3.6 Multi-Omics analysis of prognostic genes
As exhibited in Supplementary Table 1, the expression of PTPRO, CRHBP, HMOX1, LILRA6, and RGS2 was reduced in HCC tissues, and the expression of TREM2, FABP5 and ADAMTS14 was up-regulated in HCC tissues. To assess further the biological mechanisms underlying the aberrant expression of prognostic genes in HCC tissues, we performed a multi-omics analysis of these genes. 8 genes were mutated in HCC tissues, mainly missense mutations (Fig.7A). As these eight genes presented differential expression in most HCC samples, we hypothesized that the aberrant expression of prognostic genes was not mutation-related. We further investigated the abnormal methylation levels. As shown in Fig.7B. TREM2 was hypermethylated in HCC tissues. Aberrant methylation is known to play an instrumental role in the modulation of expression levels, so we then analyzed the relevance between methylation levels and expression levels. The result indicated that methylation of TREM2 was not correlated with the expression (Fig.7C). Next, we contrasted copy number variation (CNV) in terms of both heterozygosity and homozygosity. As revealed in Fig.7D-E, we detected the presence of amplified variants in the RGS2, FABP5, and TREM2. Nevertheless, there was no remarkable correlation between CNV and expression level variation in RGS2, FABP5, and TREM2 (Fig.7F). Therefore, we hypothesize that the aberrant expression regulation of prognostic genes in HCC does not occur at the genomic level and requires further investigation.
3.7 Establishment of a prognosis-related miRNA-mRNA regulatory network
We then explored the post-transcriptional regulatory mechanisms of prognostic genes. First, we analyzed the DE-miRNAs between HCC samples and normal samples. A total of 399 DE-miRNAs, containing 156 up-regulated miRNAs and 234 down-regulated miRNAs, were identified (Supplementary Table 4, Fig.8A). Top100 DE-miRNAs were shown in the heatmap (Fig.8B). Through the miRbase database, we obtained 67 miRNAs associated with prognostic genes. 13 DE-miRNAs associated with prognostic genes were acquired after intersecting with DE-miRNAs (Fig.8C). 5 miRNAs linked with the overall survival of individuals with HCC were further authenticated by univariate Cox analysis (Fig.8D). We finally constructed a miRNA-mRNA regulatory network comprising four prognostic genes and five prognostic miRNAs (Fig.8E). In the network, the hsa-miR-642a-5p regulated the expression of HMOX1 and PTPRO. The hsa-miR-1304-5p regulated the expression of HMOX1. The hsa-miR-133b regulated the expression of PTPRO. The hsa-miR-125a-5p regulated the expression of ADAMTS14. The hsa-miR-3162-5p regulated the expression of RGS2.

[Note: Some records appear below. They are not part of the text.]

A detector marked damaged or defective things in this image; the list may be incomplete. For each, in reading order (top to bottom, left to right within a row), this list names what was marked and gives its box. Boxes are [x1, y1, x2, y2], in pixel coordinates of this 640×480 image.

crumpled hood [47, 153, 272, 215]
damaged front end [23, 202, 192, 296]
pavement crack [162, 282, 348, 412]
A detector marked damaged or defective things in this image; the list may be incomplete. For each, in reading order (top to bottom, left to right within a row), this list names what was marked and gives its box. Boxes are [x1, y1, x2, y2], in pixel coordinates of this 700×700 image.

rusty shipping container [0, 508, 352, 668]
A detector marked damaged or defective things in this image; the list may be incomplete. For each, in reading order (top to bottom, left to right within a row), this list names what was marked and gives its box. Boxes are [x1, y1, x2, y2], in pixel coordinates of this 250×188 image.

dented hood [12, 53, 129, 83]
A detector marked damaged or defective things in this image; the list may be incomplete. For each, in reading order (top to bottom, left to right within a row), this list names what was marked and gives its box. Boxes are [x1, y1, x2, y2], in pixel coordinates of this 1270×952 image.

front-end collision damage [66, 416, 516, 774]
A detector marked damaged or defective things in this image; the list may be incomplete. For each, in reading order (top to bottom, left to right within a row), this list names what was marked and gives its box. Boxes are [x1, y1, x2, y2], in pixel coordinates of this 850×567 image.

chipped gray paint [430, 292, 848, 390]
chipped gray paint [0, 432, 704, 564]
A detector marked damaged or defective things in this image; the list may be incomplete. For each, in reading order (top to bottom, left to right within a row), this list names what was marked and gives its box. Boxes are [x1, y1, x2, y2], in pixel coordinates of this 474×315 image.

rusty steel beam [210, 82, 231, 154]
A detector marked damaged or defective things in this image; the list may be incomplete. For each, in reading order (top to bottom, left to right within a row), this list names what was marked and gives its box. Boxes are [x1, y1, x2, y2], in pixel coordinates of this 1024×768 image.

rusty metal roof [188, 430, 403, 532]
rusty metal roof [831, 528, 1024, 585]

3.8 The potential drugs targeting the prognostic genes
To further explore potential drugs targeting prognostic genes, we extracted four drugs targeting HMOX1 from the DGIdb database, including ASPIRIN, STANNSOPORFIN, SUNITINIB, and SORAFENIB. In addition, one drug targeting RGS2, HALOPERIDOL, and one drug targeting CAPG, VINCRISTINE were also identified. We also discovered that ALCOHOL targeted CRHBP (Fig.8F).
3.9 FIMRGs differentially express in protein level
In HPA, the histological expression of FIMRGs in normal and tumor tissues was shown in Fig.9. There were significant differences in the expression of three genes at the protein level between normal and liver cancer tissues. The protein expressions of FABP5, TREM2 and CAPG were significantly up-regulated. However, no significant expression differences were found in PTPRO, CRHBP and HMOX1. The protein expressions of PTPRO, CRHBP and HMOX1 were lower in normal and tumor tissues. ADAMTS14, LILRA6 and RGS2 failed to find data in the database.